Taking up the challenge of forced labour in global supply chains was both bold and ambitious and sends a signal about how serious the approach is. When the joint CGF effort takes off it can again prove that voluntary private sector initiatives can effectively defend and support human rights and promote decent work in the globalised economy. As a member of the Advisory Board, I am pleased that GSCP was given the task of initiating and helping to launch this work. It does show the success of our common initiative.
When I was invited to bring the trade unions into this newly formed sustainability platform my first reaction was rather reserved. There was this group of leading multinational retailers and they had already developed a code and set a work programme. Would we really be able to influence, or be there just to give credibility to big business?
My discussions with the founding companies, particularly Carrefour at that time, convinced me that changes and adjustments would be made so that we could come on board.

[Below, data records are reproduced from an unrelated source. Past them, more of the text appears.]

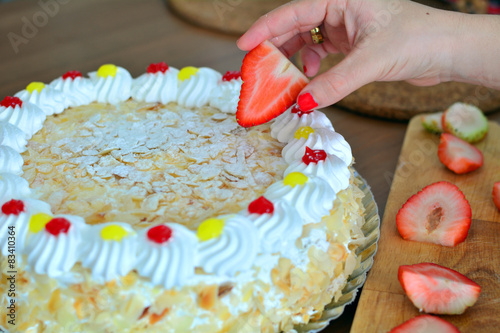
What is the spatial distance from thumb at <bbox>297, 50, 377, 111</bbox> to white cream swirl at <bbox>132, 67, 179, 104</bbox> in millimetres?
668

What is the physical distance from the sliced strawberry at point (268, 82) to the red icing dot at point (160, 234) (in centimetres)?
57

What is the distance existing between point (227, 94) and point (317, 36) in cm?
40

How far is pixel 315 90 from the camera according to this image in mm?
1474

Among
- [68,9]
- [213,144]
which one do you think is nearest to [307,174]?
[213,144]

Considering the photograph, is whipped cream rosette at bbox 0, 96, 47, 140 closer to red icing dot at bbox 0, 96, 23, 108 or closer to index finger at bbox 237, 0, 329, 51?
red icing dot at bbox 0, 96, 23, 108

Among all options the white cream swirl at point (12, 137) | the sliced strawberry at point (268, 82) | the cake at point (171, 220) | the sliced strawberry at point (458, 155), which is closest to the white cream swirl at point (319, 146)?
the cake at point (171, 220)

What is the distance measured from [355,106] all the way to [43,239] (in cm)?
159

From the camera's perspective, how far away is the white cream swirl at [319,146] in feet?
5.31

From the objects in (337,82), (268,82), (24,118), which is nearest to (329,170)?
(337,82)

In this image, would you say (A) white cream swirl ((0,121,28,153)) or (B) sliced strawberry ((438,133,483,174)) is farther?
(B) sliced strawberry ((438,133,483,174))

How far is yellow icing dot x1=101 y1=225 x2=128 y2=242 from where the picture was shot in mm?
1271

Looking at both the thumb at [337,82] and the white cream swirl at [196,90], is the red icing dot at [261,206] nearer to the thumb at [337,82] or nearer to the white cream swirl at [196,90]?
the thumb at [337,82]

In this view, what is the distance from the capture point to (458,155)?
2.06 metres

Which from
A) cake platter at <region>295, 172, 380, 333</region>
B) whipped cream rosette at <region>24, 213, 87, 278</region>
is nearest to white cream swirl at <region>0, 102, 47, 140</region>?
whipped cream rosette at <region>24, 213, 87, 278</region>
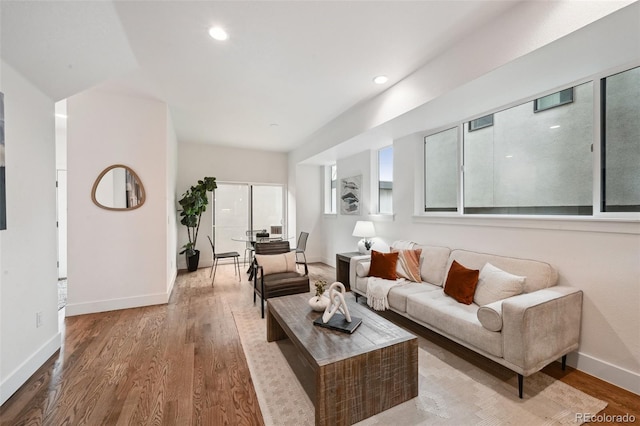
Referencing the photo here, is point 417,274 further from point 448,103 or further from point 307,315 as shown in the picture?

This was not a self-evident decision for UNI Commerce. Some of the GSCP companies were engaged in serious labour conflicts with our affiliates – how could we work side by side with them without weakening the union positions? What about the right to form trade unions and conclude collective agreements?
My view was – and still is – that industrial country employers and trade unions cannot act out on their disagreements or labour conflicts at the expense of workers and their families in supplier regions. This would be both immoral and unethical. We have a shared responsibility for supporting human rights and decent working conditions in countries that cannot or will not do it on their own.
Maybe my own Nordic background where seeking social dialogue and partnership plays a central role for my conviction that we should join. Thus I was pleased and even impressed that the UNI Commerce unions agreed and decided to set out on the joint voyage.
Our work on the Reference Code as well as the other parts of the unique GSCP sustainability toolbox was always marked by a genuine will from all participants to find the best and most effective approaches to defining what good looks like and how it can best be promoted in the global supply chains.
Today’s labour relations climate is harder than when we built up GSCP together. Instead of sharing the results of growth employers and unions deal with paying the costs of shrinking economies. This has also affected sustainability work.
Global unions have downgraded or even ended their participation in many schemes and initiatives. They are openly questioning social audits and voluntary programmes, calling for more legislation instead. For this, they have formed new alliances with militant social advocacy organisations. We have indeed witnessed something of a collapse of broad multi-stakeholder cooperation on social sustainability in global supply chains.
At the ILO International Labour Conference in June this year we could see the divides. Unions and their NGO allies were pushing for a new binding Labour Convention while employers denied that there were governance problems or any need for new regulations. The end result was largely non-committal as could be expected and discussions about a possible new Convention continue.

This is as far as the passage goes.